Problem details => Each entry should be printed exactly, with its images omitted.

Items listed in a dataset
☆ ☆ ☆ ☆ ☆ ☆ ☆
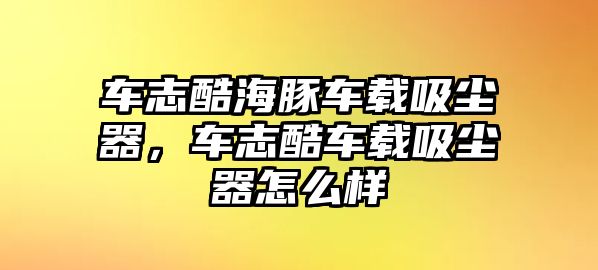 车志酷海豚车载吸尘器，车志酷车载吸尘器怎么样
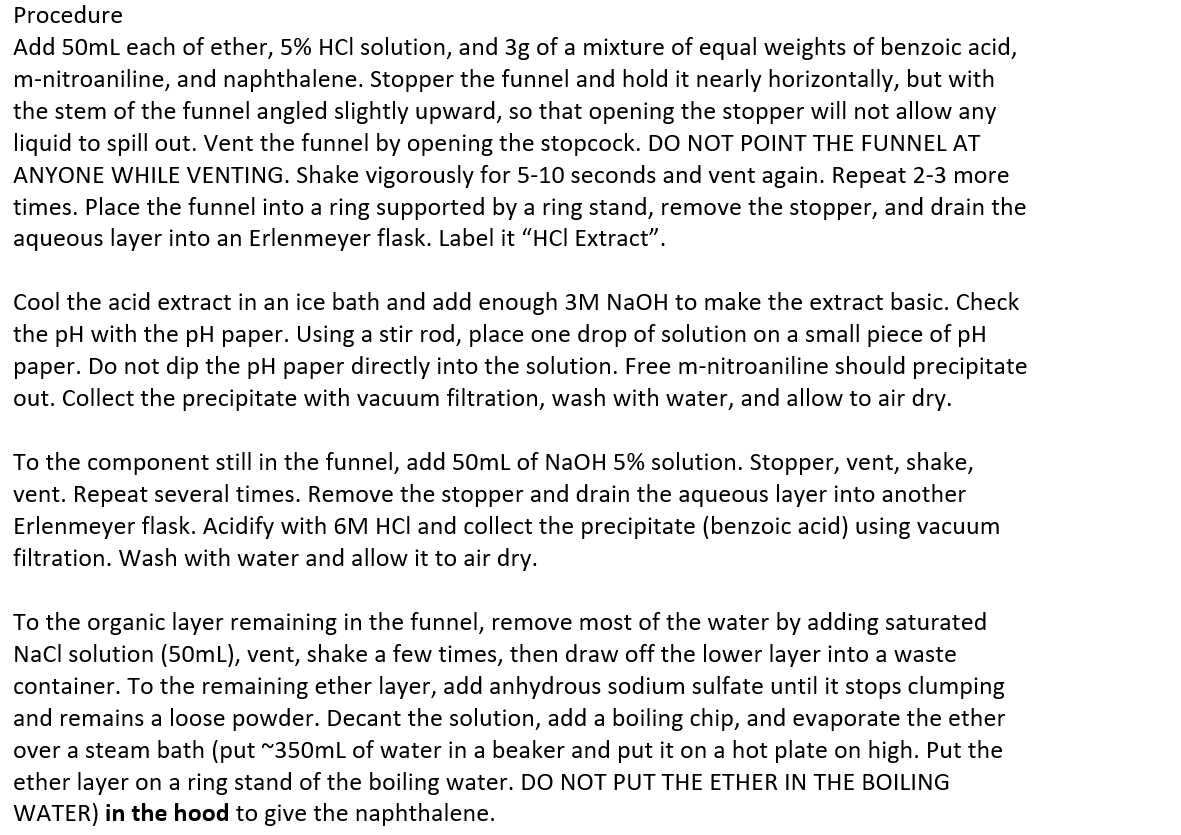 Procedure
Add 50mL each of ether, 5% HCl solution, and 3g of a mixture of equal weights of benzoic acid, m-nitroaniline, and naphthalene. Stopper the funnel and hold it nearly horizontally, but with the stem of the funnel angled slightly upward, so that opening the stopper will not allow any liquid to spill out. Vent the funnel by opening the stopcock. DO NOT POINT THE FUNNEL AT ANYONE WHILE VENTING. Shake vigorously for 5-10 seconds and vent again. Repeat 2-3 more times. Place the funnel into a ring supported by a ring stand, remove the stopper, and drain the aqueous layer into an Erlenmeyer flask. Label it “HCl Extract”.

Cool the acid extract in an ice bath and add enough 3M NaOH to make the extract basic. Check the pH with the pH paper. Using a stir rod, place one drop of solution on a small piece of pH paper. Do not dip the pH paper directly into the solution. Free m-nitroaniline should precipitate out. Collect the precipitate with vacuum filtration, wash with water, and allow to air dry.

To the component still in the funnel, add 50mL of NaOH 5% solution. Stopper, vent, shake, vent. Repeat several times. Remove the stopper and drain the aqueous layer into another Erlenmeyer flask. Acidify with 6M HCl and collect the precipitate (benzoic acid) using vacuum filtration. Wash with water and allow it to air dry.

To the organic layer remaining in the funnel, remove most of the water by adding saturated NaCl solution (50mL), vent, shake a few times, then draw off the lower layer into a waste container. To the remaining ether layer, add anhydrous sodium sulfate until it stops clumping and remains a loose powder. Decant the solution, add a boiling chip, and evaporate the ether over a steam bath (put ~350mL of water in a beaker and put it on a hot plate on high. Put the ether layer on a ring stand of the boiling water. DO NOT PUT THE ETHER IN THE BOILING WATER) in the hood to give the naphthalene.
☆ ☆ ☆ ☆ ☆ ☆ ☆
Answer =>
 车志酷海豚车载吸尘器，车志酷车载吸尘器怎么样
 Procedure
Add 50mL each of ether, 5% HCl solution, and 3g of a mixture of equal weights of benzoic acid, m-nitroaniline, and naphthalene. Stopper the funnel and hold it nearly horizontally, but with the stem of the funnel angled slightly upward, so that opening the stopper will not allow any liquid to spill out. Vent the funnel by opening the stopcock. DO NOT POINT THE FUNNEL AT ANYONE WHILE VENTING. Shake vigorously for 5-10 seconds and vent again. Repeat 2-3 more times. Place the funnel into a ring supported by a ring stand, remove the stopper, and drain the aqueous layer into an Erlenmeyer flask. Label it “HCl Extract”.

Cool the acid extract in an ice bath and add enough 3M NaOH to make the extract basic. Check the pH with the pH paper. Using a stir rod, place one drop of solution on a small piece of pH paper. Do not dip the pH paper directly into the solution. Free m-nitroaniline should precipitate out. Collect the precipitate with vacuum filtration, wash with water, and allow to air dry.

To the component still in the funnel, add 50mL of NaOH 5% solution. Stopper, vent, shake, vent. Repeat several times. Remove the stopper and drain the aqueous layer into another Erlenmeyer flask. Acidify with 6M HCl and collect the precipitate (benzoic acid) using vacuum filtration. Wash with water and allow it to air dry.

To the organic layer remaining in the funnel, remove most of the water by adding saturated NaCl solution (50mL), vent, shake a few times, then draw off the lower layer into a waste container. To the remaining ether layer, add anhydrous sodium sulfate until it stops clumping and remains a loose powder. Decant the solution, add a boiling chip, and evaporate the ether over a steam bath (put ~350mL of water in a beaker and put it on a hot plate on high. Put the ether layer on a ring stand of the boiling water. DO NOT PUT THE ETHER IN THE BOILING WATER) in the hood to give the naphthalene.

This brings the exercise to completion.